Most lenders will admit that, while they might have a team of say 10 underwriters, seven may be following the lead of three highly experienced long-standing employees who know the scorecard inside out. This creates a big potential for oversight or mistakes. Auto-decisioning means an end to this. Indications of fraud are better detected and quickly picked up by the technology.

Loan management is made much easier. A borrower’s bank transactions are usually obtainable within a 90-day timeframe, so, if a first payment is missed, the account can be ongoingly interrogated so a request payment call can be timed when there is sufficient funds in an account. This avoids the need for going to the guarantor in the first place.

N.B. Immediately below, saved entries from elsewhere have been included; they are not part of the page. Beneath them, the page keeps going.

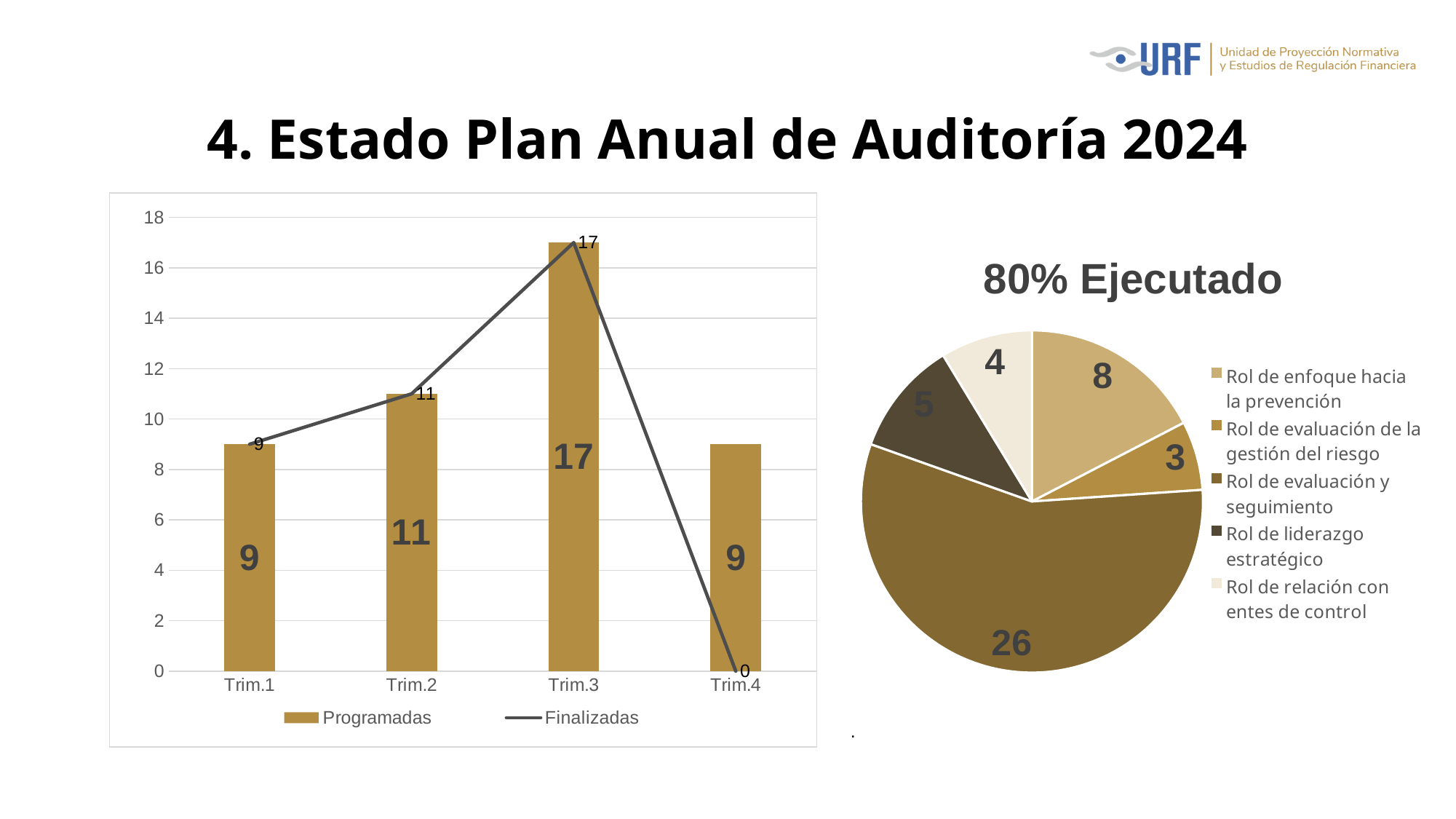
What type of chart is the chart on the right side of the slide? Pie chart In the left chart, what is the Finalizadas value for Trim.4? 0 In the left chart, what is the Programadas value for Trim.3? 17 In the left chart, how does the Finalizadas line change from Trim.3 to Trim.4? It falls In the left chart, which quarter has the highest Programadas value? Trim.3 In the left chart, what is the difference between the Programadas and Finalizadas values for Trim.4? 9 In the pie chart titled '80% Ejecutado', which category has the smallest slice? Rol de evaluación de la gestión del riesgo In the left chart, is the Programadas value for Trim.2 larger or smaller than the Programadas value for Trim.1? larger In the left chart, how many series does the legend list? 2 In the left chart, which quarter has the lowest Finalizadas value? Trim.4 In the pie chart titled '80% Ejecutado', what is the value for Rol de evaluación y seguimiento? 26 In the left chart, how many quarters are shown on the x axis? 4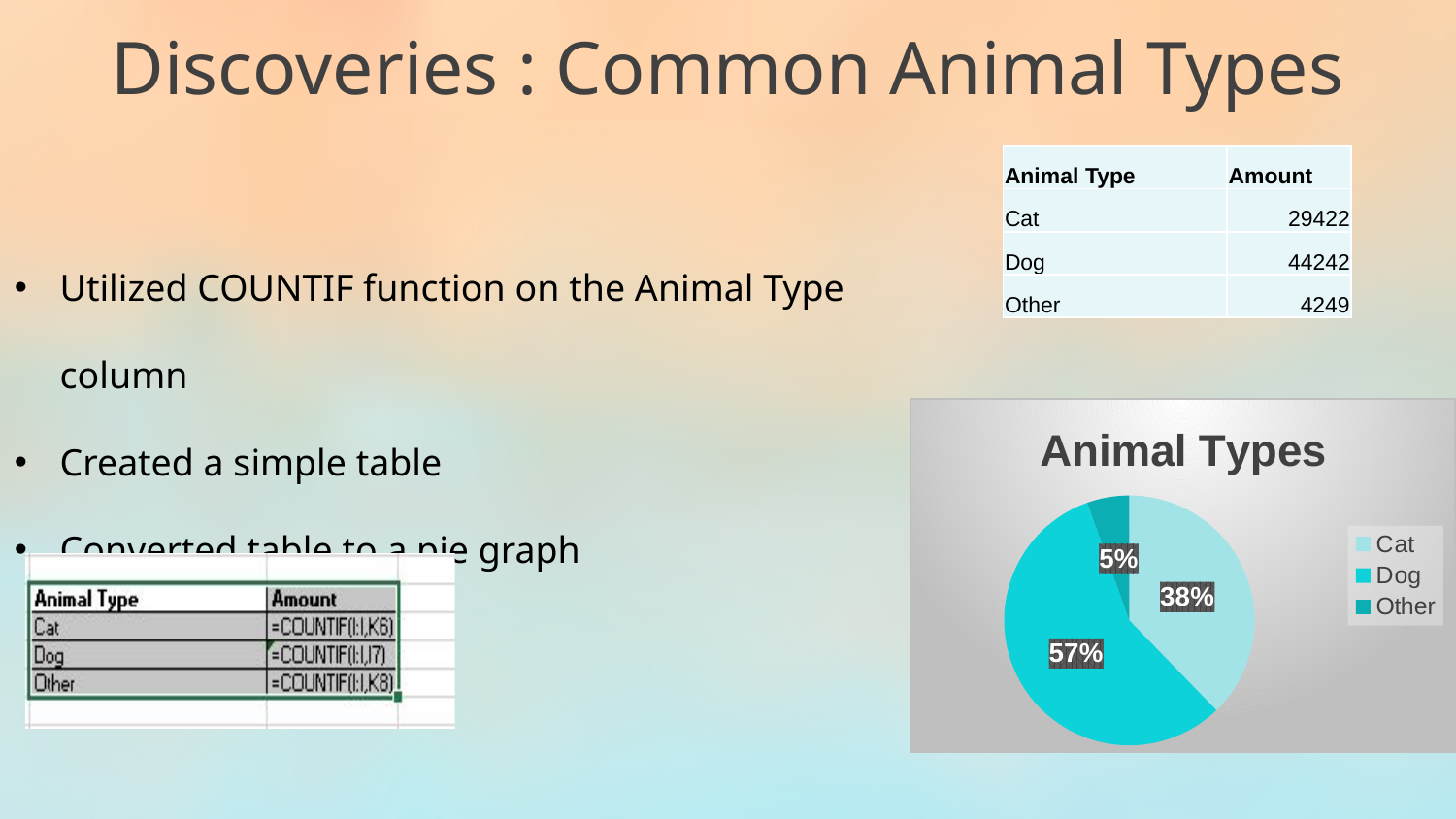
What kind of chart is shown on the slide? pie chart What percentage of the pie does the Cat slice represent? 38% How many slices does the pie chart have? 3 What percentage of the pie does the Other slice represent? 5% Which animal type has the largest slice of the pie? Dog What percentage of the pie does the Dog slice represent? 57% Which legend entry is shown in the darkest teal colour? Other What is the difference in percentage points between the Dog slice and the Cat slice? 19 percentage points How many entries does the chart legend list? 3 What is the title of the chart? Animal Types Which animal type has the smallest slice of the pie? Other Which slice is larger, Cat or Dog? Dog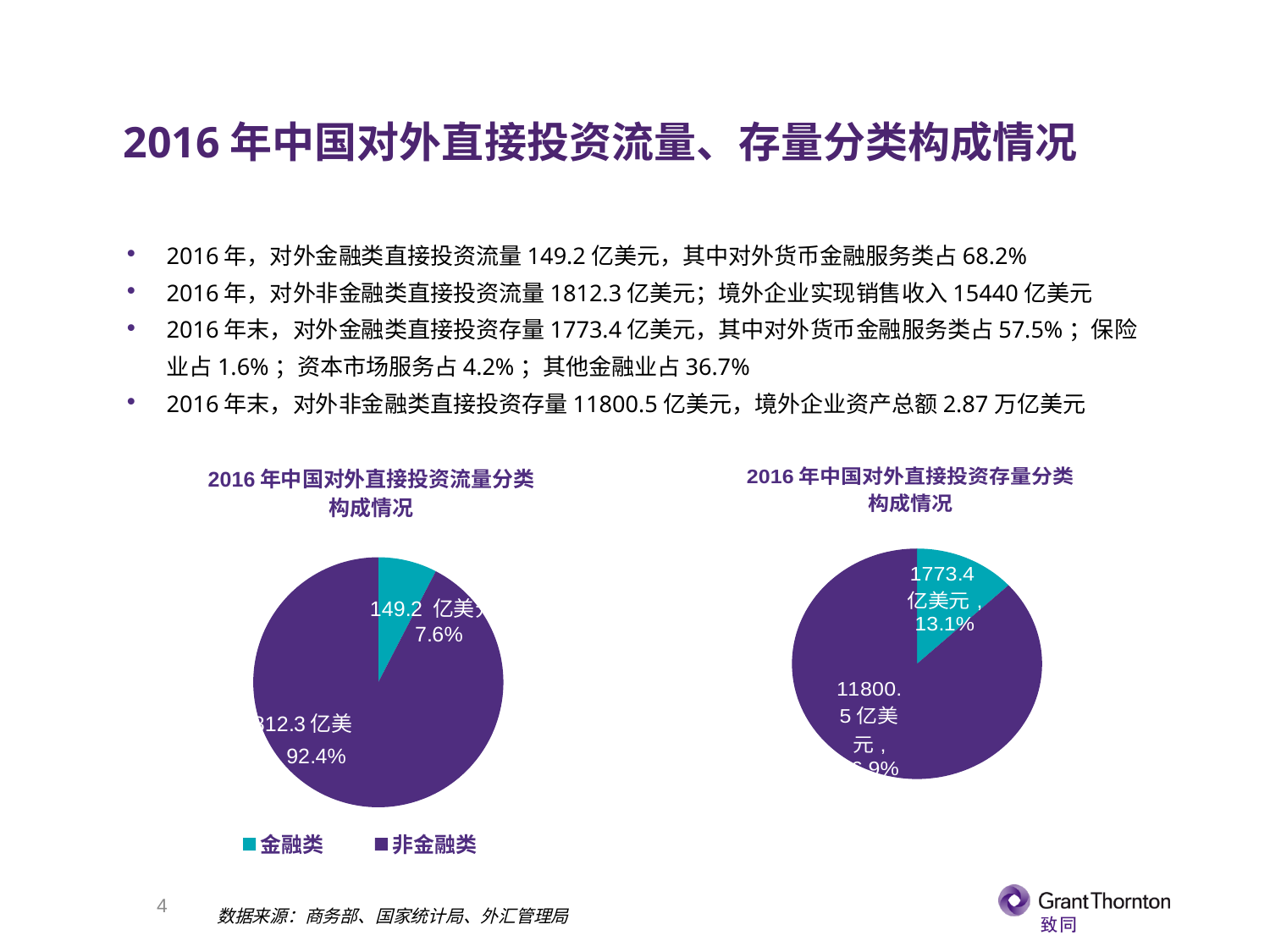
What kind of chart is the left chart titled 2016 年中国对外直接投资流量分类构成情况? Pie chart In the right chart (2016 年中国对外直接投资存量分类构成情况), what share of the pie does 金融类 represent? 13.1% In the right chart (2016 年中国对外直接投资存量分类构成情况), what is the value shown for 非金融类? 11800.5 亿美元 In the right chart (2016 年中国对外直接投资存量分类构成情况), what is the value shown for 金融类? 1773.4 亿美元 In the left chart (2016 年中国对外直接投资流量分类构成情况), what share of the pie does 金融类 represent? 7.6% How many slices does the left chart (2016 年中国对外直接投资流量分类构成情况) have? 2 In the right chart (2016 年中国对外直接投资存量分类构成情况), which category has the largest slice? 非金融类 Which two categories are listed in the legend below the pie charts? 金融类 and 非金融类 In the left chart (2016 年中国对外直接投资流量分类构成情况), what is the value shown for 金融类? 149.2 亿美元 In the left chart (2016 年中国对外直接投资流量分类构成情况), what share of the pie does 非金融类 represent? 92.4% In the left chart (2016 年中国对外直接投资流量分类构成情况), which category has the larger slice, 金融类 or 非金融类? 非金融类 What is the difference between the 金融类 share in the right chart (13.1%) and the 金融类 share in the left chart (7.6%)? 5.5 percentage points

Collection rates can be improved by only phoning late payers who have sufficient money in their account.

Signs of stress can be straightforwardly picked up, way before the guarantor is called upon. A monthly check can trigger conversations with those borrowers struggling with managing their finances. Payments can then be reorganised rather than missed.

With this sort of regime, every lending decision is light years away from what it has been. And the decisioning is embedded into the online application process.

Apart from delivering massively better decisions, the automation brings big cost savings. Underwriting that used to require a team of people, no longer does.

Alongside the potential salary cost savings, the automated decisioning removes the need to pay for credit searches, AML, KYC or income checks. Given that each credit search alone can cost one pound fifty, the total savings made are considerable - even for a small lender.

Ah, I hear you say, what about the question of implementation timescale and IT expertise availability.

Well, neither of these need apply. There are platforms - such as LendingMetrics’ OpenBankVision - that are available off-the-shelf. They can be ‘white labelled’ and made to work within hours. We can have OBV working on the day a contract is signed.

Such platforms have the benefit of being tried and tested. They are already in use by ‘early-adopter’ lenders. No extended implementation timeframe, no IT expertise vulnerability. They will work from day one.

The platform could even be free (OBV is). I am often asked for ‘proof of concept’ or a trial, because lenders are concerned about the costs of auto decisioning. I have to repeat to them - because they find it hard to believe - that our platform can be used free, with no minimum usage or ongoing charges. (We derive our profit from selling parallel services.)

With us, there is no commitment and no cost.

The lenders that are using this sort of knowhow have been able, in an instant, to dramatically improve their affordability checks for guarantors (and borrowers), while at the same time rationalise their underwriting resource and take the brakes off any growth that might have been choked-off by manual processes.

So, for those lenders who, after reading this article, remain unconvinced and would still rather stick with their existing ‘tick boxes’, I have one question. Can you really remain as you are for much longer and continue to comply with your regulatory requirements?